- Genre: Pop; Rap; Trap music; Hip-Hop;
- Dates: (June / August annually)
- Venue: Mother Teresa Square, Air Albania Stadium, Andon Lapaj Stadium
- Locations: Tirana and Sarandë, Albania
- Country: Albania
- Years active: 2022–present
- Inaugurated: August 14, 2022
- Founder: Noizy
- Most recent: August 7, 2025
- Attendance: Estimated 25,000–35,000 per event
- Organized by: Noizy 4-th edition Orange Festival Orange Club Saranda
- Website: alphashow.al
- 4

= Alpha Show =

Albanian annual music festival

Alpha Show is an annual outdoor music festival in Albania, established by Albanian rapper and entrepreneur Rigels Rajku, known professionally as Noizy. The event is typically held in large open-air venues such as public squares and stadiums, featuring performances by Albanian and international artists in the genres of pop, rap, trap, and hip-hop.

== History ==
The concept for the Alpha Show was introduced in early 2022, when Albanian rapper Noizy announced plans for a summer concert intended to bring together artists from both the Albanian and international music scenes. The first edition was held on 14 August 2022 and received coverage in Albanian media.

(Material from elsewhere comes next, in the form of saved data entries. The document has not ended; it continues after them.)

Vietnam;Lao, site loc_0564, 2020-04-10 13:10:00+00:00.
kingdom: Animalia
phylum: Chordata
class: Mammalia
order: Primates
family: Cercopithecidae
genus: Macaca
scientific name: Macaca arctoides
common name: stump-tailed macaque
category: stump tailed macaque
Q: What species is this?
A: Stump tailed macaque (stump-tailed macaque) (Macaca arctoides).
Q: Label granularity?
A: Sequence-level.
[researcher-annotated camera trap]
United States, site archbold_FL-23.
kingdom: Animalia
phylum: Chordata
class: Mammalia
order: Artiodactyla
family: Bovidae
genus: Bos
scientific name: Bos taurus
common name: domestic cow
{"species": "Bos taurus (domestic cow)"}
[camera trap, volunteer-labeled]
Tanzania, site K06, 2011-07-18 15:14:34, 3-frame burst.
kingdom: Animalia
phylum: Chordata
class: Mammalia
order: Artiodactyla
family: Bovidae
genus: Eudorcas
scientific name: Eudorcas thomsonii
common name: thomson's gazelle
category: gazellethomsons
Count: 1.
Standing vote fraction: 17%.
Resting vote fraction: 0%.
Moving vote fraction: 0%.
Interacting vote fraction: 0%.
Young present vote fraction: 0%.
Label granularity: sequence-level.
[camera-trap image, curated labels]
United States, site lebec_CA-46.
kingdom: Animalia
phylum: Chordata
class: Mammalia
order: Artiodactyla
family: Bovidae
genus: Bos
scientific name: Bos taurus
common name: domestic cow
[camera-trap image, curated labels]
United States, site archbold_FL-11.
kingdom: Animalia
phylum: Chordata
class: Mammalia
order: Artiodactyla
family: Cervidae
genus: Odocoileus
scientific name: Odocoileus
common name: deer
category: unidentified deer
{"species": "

Later editions included additional stage and lighting elements, as well as international performers.

By 2023, the show adopted a festival format with additional visual and technical features, including 360-degree visuals and a larger venue.

The 2024 edition experienced some technical issues, including weather-related interruptions, but continued as scheduled.

In 2025, the Alpha Show scheduled its first edition outside Tirana, selecting Sarandë as the host city. The event has been included among other live music events held during Albania’s summer season. Since its inception, the Alpha Show has been held annually during the summer season in Albania.

== Editions ==

=== Alpha Show I (2022) ===
The first Alpha Show was held on 14 August 2022 at Mother Teresa Square in Tirana. Participating artists included:
Noizy, DJ Bert, DJ Black, DJ GIMI-O, Finem & Solo, Kida, Ardian Bujupi, Xhensila Myrtezaj, Elgit Doda, Ledri Vula, Dhurata Dora, Ylli Limani, MC Kresha, Lyrical Son, Loredana, Bonez MC, Raf Camora, Dutchavelli, Lacrim, Gué, Ghali, Sfera Ebbasta, DJ Crax, Varrosi, Lil Koli, Duda, Elai, Dulla.

=== Alpha Show II (2023) ===
The second edition took place on 4 August 2023, again at Mother Teresa Square in Tirana. The lineup consisted of:
Noizy, Rudi, Mr. Elvis, Stine, West Side Family, Stresi, Era Istrefi, Buta, Elvana Gjata, Elgit Doda, Ledri Vula, Dhurata Dora, Ylli Limani, MC Kresha, Lyrical Son, BM, Ryvanny, Ghali, Doda, Elai, Varrosi.

=== Alpha Show III (2024) ===
Alpha Show III was held on 27 June 2024 at the Air Albania Stadium in Tirana. Performers included:
Noizy, Stefflon Don, Dafina, Tayna, Stresi, Era Istrefi, Lil Koli, Duda, Elgit Doda, Shadow, Ylli Limani, MC Kresha, Lyrical Son, Ryvanny, Duda, Elai, Varrosi.

=== Alpha Show IV (2025) ===
Alpha Show IV is scheduled for 7 August 2025 at the Andon Lapaj Stadium in Sarandë. It is organized by Noizy in collaboration with Orange Festival and Orange Club Saranda. Confirmed performers include:
Claydee, Elai, Kida, Varrosi, Era Istrefi, Eleni Foureira, Noizy, DJ Bert. Additional artists may be announced.

== Broadcast ==
Some editions of Alpha Show have been broadcast by the Albanian national television station Top Channel as a media partner, either live or recorded.